I do not share Wade’s severe assessment of neoclassical economics on two points. First, despite the absence of convergence among world economies, the progress made by developing countries in recent decades cannot be underestimated. The fact that the majority of states have remained in the same income category over two decades may be the reflection of general progress (a tide-lifting-all-boats phenomenon) rather than a sign of general stagnation. Although relative incomes among various groups of countries may not have changed much, the absolute levels of incomes have increased steadily in recent decades. This has contributed substantially to the reduction of world poverty (Ravallion and Chen, 2008). Clearly, an open world economy has offered opportunities for many developing countries throughout the world to achieve sustained growth and improve their living standards (Growth Commission, 2008). This is true even in many countries that have not moved up the convergence ladder.

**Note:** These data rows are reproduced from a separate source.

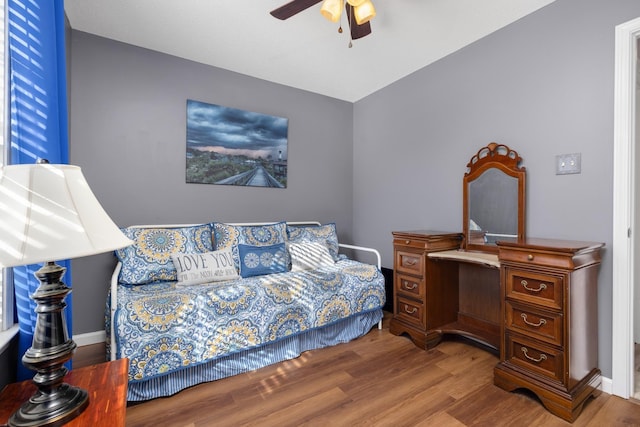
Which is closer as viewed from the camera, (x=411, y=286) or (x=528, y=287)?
(x=528, y=287)

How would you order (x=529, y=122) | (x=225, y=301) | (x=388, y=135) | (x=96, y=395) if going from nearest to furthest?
(x=96, y=395) → (x=225, y=301) → (x=529, y=122) → (x=388, y=135)

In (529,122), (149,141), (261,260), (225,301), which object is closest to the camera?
(225,301)

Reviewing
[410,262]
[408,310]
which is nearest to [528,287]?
[410,262]

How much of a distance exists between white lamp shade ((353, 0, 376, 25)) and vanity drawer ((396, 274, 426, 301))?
1.87 m

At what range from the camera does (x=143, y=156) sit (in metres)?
2.60

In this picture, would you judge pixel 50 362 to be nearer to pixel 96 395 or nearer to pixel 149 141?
pixel 96 395

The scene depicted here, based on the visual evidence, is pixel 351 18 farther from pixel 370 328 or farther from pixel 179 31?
pixel 370 328

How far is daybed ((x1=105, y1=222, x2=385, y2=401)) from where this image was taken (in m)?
1.67

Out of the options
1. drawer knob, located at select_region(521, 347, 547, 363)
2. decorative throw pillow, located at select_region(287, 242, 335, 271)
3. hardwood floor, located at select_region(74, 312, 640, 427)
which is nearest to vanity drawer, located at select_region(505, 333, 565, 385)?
drawer knob, located at select_region(521, 347, 547, 363)

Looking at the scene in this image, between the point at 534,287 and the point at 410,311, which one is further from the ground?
the point at 534,287

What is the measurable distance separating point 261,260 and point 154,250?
2.72 feet

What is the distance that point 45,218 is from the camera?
718 mm

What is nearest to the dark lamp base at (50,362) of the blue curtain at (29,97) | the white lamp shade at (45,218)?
the white lamp shade at (45,218)

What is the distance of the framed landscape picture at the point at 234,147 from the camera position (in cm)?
282
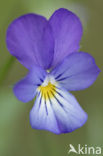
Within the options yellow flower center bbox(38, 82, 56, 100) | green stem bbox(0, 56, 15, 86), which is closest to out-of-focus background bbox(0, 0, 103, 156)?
green stem bbox(0, 56, 15, 86)

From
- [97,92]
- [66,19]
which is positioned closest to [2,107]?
[66,19]

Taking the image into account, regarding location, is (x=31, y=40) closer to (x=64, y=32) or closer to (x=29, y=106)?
(x=64, y=32)

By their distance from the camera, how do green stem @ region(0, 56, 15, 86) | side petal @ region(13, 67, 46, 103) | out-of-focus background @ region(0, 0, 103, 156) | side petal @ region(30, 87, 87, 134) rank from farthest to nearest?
out-of-focus background @ region(0, 0, 103, 156) < green stem @ region(0, 56, 15, 86) < side petal @ region(30, 87, 87, 134) < side petal @ region(13, 67, 46, 103)

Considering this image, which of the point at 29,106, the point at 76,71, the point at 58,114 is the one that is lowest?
the point at 58,114

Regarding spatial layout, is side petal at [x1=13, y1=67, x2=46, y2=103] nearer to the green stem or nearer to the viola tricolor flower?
the viola tricolor flower

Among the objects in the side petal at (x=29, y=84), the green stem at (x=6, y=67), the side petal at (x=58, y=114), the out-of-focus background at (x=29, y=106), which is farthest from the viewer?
the out-of-focus background at (x=29, y=106)

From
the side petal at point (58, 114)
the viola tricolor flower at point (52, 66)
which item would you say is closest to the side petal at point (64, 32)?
the viola tricolor flower at point (52, 66)

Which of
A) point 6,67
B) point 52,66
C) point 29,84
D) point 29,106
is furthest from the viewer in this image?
point 29,106

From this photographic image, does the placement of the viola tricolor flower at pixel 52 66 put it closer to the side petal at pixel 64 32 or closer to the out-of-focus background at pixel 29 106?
the side petal at pixel 64 32

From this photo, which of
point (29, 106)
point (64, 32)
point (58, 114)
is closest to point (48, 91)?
point (58, 114)
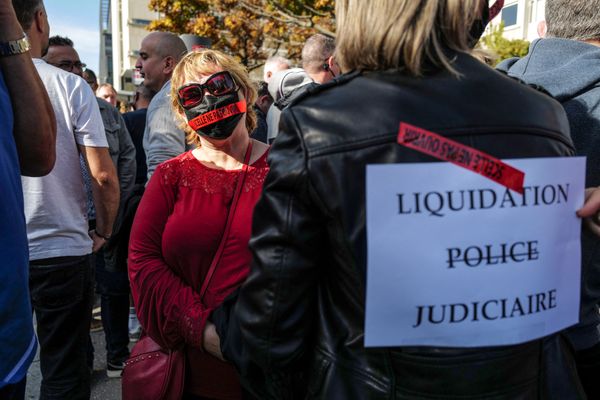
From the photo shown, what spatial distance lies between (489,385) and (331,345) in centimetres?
36

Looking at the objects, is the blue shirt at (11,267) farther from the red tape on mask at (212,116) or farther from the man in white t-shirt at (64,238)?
the man in white t-shirt at (64,238)

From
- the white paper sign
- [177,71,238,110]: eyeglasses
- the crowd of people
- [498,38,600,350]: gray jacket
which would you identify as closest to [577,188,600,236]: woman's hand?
the crowd of people

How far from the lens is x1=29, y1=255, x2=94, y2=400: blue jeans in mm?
2578

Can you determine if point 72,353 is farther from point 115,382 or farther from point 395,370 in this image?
point 395,370

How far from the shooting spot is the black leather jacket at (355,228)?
45.5 inches

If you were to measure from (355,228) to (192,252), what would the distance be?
0.88 metres

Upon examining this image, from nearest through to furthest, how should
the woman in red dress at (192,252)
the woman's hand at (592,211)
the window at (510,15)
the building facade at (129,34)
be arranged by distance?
the woman's hand at (592,211)
the woman in red dress at (192,252)
the window at (510,15)
the building facade at (129,34)

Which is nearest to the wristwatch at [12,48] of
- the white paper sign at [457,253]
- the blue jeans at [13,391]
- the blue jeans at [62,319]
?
the blue jeans at [13,391]

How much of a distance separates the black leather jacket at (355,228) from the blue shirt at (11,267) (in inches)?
23.7

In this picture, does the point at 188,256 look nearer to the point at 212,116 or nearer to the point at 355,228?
the point at 212,116

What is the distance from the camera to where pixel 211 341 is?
170 centimetres

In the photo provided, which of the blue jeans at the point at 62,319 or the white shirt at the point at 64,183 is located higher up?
the white shirt at the point at 64,183

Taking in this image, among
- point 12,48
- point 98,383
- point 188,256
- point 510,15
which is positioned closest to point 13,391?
point 188,256

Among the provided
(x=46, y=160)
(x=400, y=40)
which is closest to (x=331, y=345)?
(x=400, y=40)
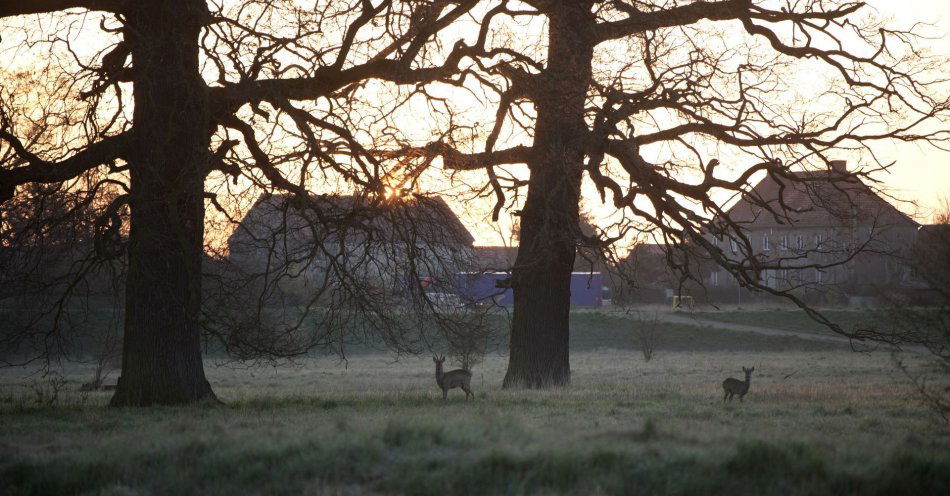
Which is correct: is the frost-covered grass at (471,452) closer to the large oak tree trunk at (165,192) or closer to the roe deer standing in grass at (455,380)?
the large oak tree trunk at (165,192)

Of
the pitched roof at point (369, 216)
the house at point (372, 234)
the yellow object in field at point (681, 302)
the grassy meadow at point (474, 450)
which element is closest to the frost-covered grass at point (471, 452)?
the grassy meadow at point (474, 450)

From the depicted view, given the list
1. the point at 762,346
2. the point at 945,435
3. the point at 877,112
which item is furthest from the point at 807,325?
the point at 945,435

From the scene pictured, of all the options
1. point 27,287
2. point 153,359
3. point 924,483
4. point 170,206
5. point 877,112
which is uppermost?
point 877,112

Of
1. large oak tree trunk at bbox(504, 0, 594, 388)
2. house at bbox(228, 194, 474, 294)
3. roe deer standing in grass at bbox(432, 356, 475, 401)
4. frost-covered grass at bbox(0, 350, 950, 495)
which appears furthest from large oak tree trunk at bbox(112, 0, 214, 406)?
large oak tree trunk at bbox(504, 0, 594, 388)

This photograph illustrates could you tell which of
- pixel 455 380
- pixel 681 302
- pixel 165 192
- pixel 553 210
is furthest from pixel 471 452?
pixel 681 302

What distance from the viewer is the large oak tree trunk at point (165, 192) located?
1320 cm

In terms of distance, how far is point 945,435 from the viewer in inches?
426

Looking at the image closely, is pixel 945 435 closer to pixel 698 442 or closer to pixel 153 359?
pixel 698 442

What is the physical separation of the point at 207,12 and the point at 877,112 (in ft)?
36.7

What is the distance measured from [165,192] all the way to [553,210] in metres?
6.67

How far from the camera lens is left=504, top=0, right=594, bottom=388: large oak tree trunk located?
51.1 feet

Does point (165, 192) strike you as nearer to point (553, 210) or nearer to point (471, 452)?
point (471, 452)

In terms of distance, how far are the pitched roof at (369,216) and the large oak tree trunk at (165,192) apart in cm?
127

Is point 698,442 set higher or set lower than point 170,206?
lower
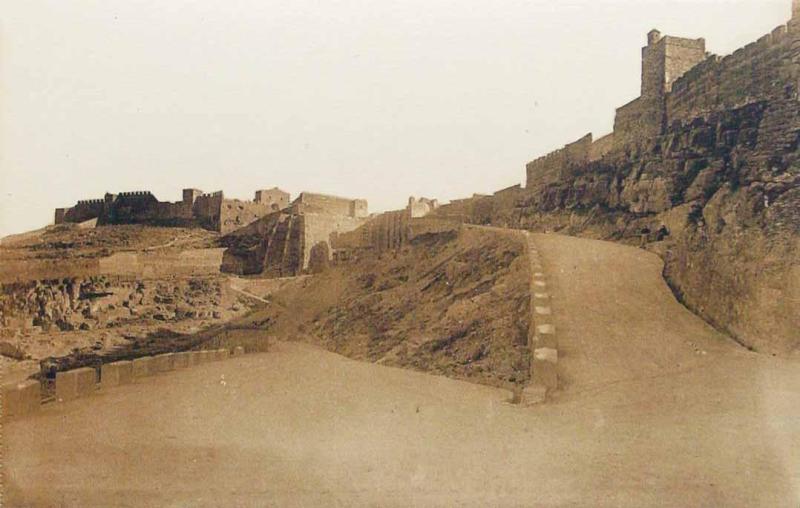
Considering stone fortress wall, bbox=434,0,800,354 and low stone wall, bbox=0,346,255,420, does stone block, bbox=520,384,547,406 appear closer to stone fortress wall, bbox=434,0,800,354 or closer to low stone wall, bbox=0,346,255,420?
stone fortress wall, bbox=434,0,800,354

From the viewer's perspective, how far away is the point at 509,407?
19.7 feet

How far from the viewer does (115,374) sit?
7656 millimetres

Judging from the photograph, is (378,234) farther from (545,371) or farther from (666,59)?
(545,371)

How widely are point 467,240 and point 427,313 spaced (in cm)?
473

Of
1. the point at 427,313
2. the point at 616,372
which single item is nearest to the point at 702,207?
the point at 427,313

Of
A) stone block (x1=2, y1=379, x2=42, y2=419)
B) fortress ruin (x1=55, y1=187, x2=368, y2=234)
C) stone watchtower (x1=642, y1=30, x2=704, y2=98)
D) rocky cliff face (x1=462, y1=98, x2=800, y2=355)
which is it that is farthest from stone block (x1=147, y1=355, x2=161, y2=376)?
stone watchtower (x1=642, y1=30, x2=704, y2=98)

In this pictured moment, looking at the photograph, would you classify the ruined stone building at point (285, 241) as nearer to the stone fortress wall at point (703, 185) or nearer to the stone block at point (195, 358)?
the stone fortress wall at point (703, 185)

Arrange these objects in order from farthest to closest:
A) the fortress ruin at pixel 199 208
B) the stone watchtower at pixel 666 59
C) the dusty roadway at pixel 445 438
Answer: the fortress ruin at pixel 199 208 < the stone watchtower at pixel 666 59 < the dusty roadway at pixel 445 438

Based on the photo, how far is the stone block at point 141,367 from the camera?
26.5 ft

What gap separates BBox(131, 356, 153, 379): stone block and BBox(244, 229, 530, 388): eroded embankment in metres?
4.34

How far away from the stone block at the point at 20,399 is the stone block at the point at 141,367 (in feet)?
6.23

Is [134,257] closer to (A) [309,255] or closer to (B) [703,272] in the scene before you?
(A) [309,255]

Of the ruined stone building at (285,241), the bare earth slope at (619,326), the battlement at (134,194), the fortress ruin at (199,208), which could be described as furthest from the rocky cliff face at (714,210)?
the battlement at (134,194)

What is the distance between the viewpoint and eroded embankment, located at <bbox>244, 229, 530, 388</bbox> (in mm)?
9336
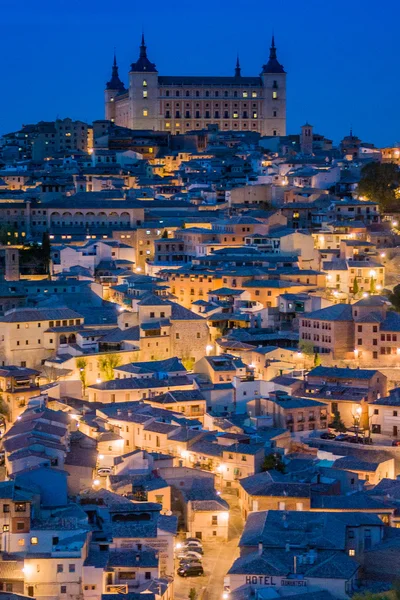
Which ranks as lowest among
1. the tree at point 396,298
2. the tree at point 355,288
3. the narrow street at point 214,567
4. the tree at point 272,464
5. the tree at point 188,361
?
the narrow street at point 214,567

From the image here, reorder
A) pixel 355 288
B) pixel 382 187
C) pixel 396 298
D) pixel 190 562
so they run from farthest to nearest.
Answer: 1. pixel 382 187
2. pixel 355 288
3. pixel 396 298
4. pixel 190 562

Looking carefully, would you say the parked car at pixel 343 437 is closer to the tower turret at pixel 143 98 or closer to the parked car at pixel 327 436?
the parked car at pixel 327 436

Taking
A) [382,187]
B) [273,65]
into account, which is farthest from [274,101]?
[382,187]

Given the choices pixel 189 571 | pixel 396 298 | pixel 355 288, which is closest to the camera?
pixel 189 571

Second, the market is an important resource allocation mechanism at any given level of development. Economic growth occurs when firms are given the incentive system to take advantage of existing opportunities determined by the country’s endowment structure. They can also create potential new business niches by identifying and exploiting the economy’s latent comparative advantage. They spontaneously enter industries and choose technologies consistent with the economy’s comparative advantage only when the price system reflects the relative scarcity of factors in the country’s endowment. Therefore, a competitive market system should be the economy’s fundamental mechanism for resource allocation at each stage of its development. However, economic development is a dynamic process that requires industrial upgrading and corresponding improvements in ‘hard’ (tangible) and ‘soft’ (intangible) infrastructure at each stage. Such upgrading requires coordination and entails large externalities to firms’ transaction costs and returns to capital investment. Thus, in addition to an effective market mechanism, the government should play an active role in facilitating industrial upgrading and infrastructure improvements.

A framework for conceptualizing the facilitating role of the government in industrial upgrading and economic diversification could involve a six-step process as follows. (1) Developing country governments can identify the list of tradable goods and services that have been produced for about 20 years in dynamically growing countries with similar endowment structures and a per capita income that is about 100 per cent higher than their own. (2) Among the industries in that list, the government may give priority to those in which some domestic private firms have already entered spontaneously, and try to identify and help remove the obstacles to their development. (3) Some of those industries in the list may be completely new to domestic firms; in such cases, the government could adopt specific measures to attract firms in the higher-income countries identified in the first step to invest in these industries. (4) Developing country governments should pay close attention to private enterprises’ successful self-discoveries of industries that are not included in the list identified in step (1) and provide support to scale up those industries. (5) In developing countries with poor infrastructure and an unfriendly business environment, the government can invest in industrial parks or export processing zones and make the necessary improvements to attract domestic private firms and/or foreign firms that may be willing to invest in the targeted industries. Finally (6) limited incentives may also be provided to domestic pioneer firms or foreign investors that work within the list of industries identified in step (1) in order to compensate for the non-rival, public knowledge created by their investments (Lin and Monga, 2010).

Such a systematic approach may be useful for formulating and implementing rigorously the type of strategic government intervention that Wade advocates in his very timely article.